Nigéria : fiche-pays

Available in: English

Contexte général
 
Avec une population de 140 millions d’habitants, le Nigéria est le plus grand pays d’Afrique et représente 47 % de la population de l’Afrique de l’Ouest. La population du Nigéria est composée d’environ 200 groupes ethniques.

On y recense 500 langues autochtones et les deux principales religions y sont l’Islam et le Christianisme.

Les principaux groupes ethniques sont les Hausa-Fulani au nord, les Igbo dans le Sud-est et les Yoruba dans le Sud-ouest.

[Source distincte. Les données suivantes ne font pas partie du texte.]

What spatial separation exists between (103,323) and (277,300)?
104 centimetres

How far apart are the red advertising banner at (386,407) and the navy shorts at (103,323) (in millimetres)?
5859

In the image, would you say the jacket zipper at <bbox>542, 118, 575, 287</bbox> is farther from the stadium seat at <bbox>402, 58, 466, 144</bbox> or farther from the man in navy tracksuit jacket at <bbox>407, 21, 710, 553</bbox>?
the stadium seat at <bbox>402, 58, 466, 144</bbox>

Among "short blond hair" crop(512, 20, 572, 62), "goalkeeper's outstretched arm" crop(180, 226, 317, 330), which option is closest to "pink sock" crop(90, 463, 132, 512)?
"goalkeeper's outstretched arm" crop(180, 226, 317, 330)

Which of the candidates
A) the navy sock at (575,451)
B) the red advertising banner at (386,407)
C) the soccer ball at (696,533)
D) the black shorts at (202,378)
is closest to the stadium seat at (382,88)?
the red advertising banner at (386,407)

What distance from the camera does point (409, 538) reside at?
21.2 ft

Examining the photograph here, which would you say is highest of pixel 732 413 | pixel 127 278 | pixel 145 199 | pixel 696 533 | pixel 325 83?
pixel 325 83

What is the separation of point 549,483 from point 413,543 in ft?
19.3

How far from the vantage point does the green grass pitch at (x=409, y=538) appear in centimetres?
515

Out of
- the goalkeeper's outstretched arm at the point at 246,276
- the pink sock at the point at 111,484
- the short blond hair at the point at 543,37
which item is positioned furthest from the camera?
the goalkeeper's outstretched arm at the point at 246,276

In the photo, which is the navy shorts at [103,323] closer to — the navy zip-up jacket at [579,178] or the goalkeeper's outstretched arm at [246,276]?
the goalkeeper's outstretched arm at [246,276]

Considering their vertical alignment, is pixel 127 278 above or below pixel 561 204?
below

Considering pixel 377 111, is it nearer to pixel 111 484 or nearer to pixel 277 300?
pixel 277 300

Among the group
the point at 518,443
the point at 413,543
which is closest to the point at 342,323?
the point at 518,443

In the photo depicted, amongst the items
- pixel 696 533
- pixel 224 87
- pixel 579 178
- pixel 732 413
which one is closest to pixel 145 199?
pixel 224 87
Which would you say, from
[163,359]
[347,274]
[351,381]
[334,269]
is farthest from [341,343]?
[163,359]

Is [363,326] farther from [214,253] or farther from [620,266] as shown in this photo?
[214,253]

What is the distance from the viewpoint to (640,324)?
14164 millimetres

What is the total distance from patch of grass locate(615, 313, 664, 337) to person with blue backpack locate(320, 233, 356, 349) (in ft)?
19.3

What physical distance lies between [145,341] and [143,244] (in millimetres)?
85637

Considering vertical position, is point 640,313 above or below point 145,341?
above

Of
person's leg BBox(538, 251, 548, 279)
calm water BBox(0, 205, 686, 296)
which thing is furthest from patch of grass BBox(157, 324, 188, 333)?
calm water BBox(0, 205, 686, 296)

Le Nigéria est également la deuxième principale économie d’Afrique subsaharienne et représente 41 % du PIB de la région.
 
Politique
 
En avril 2007, le Nigéria a organisé ses troisièmes élections nationales consécutives, poursuivant ainsi la transition d’un pouvoir militaire vers un pouvoir démocratique initiée en 1999.
 
Le 29 mai 2007, M. Umaru Musa Yar’Adua a prêté serment, devenant ainsi le troisième président démocratiquement élu de la République fédérale du Nigéria. Cette cérémonie d’investiture marquait le premier transfert de pouvoir d’un gouvernement civil à un autre dans l’histoire du Nigéria.

Le Président Yar’Adua a engagé son gouvernement sur la voie des réformes et son « Programme en 7 points » identifie le développement du capital humain, les réformes économiques, le transport, l’énergie, l’État de droit, le Delta du Niger et la réforme électorale comme étant les principales priorités de son administration.
 
Au plan international, le Nigéria continue d’être un des acteurs clés de l’Union africaine, du Nouveau Partenariat pour le développement de l’Afrique (NEPAD) et de la Communauté économique des États de l’Afrique de l’Ouest (CEDAO).
 
Au cours des quatre dernières années, le Nigéria a enregistré des avancées importantes dans les réformes économiques et la lutte contre la corruption. Les efforts du gouvernement commencent à porter fruit, comme en témoignent les enquêtes de Transparency International et d’autres organisations.

Des procédures simplifiées mises en place à l’échelle fédérale permettent de consacrer de l’argent public aux dépenses en investissement uniquement si les procédures d’approvisionnement ont été respectées.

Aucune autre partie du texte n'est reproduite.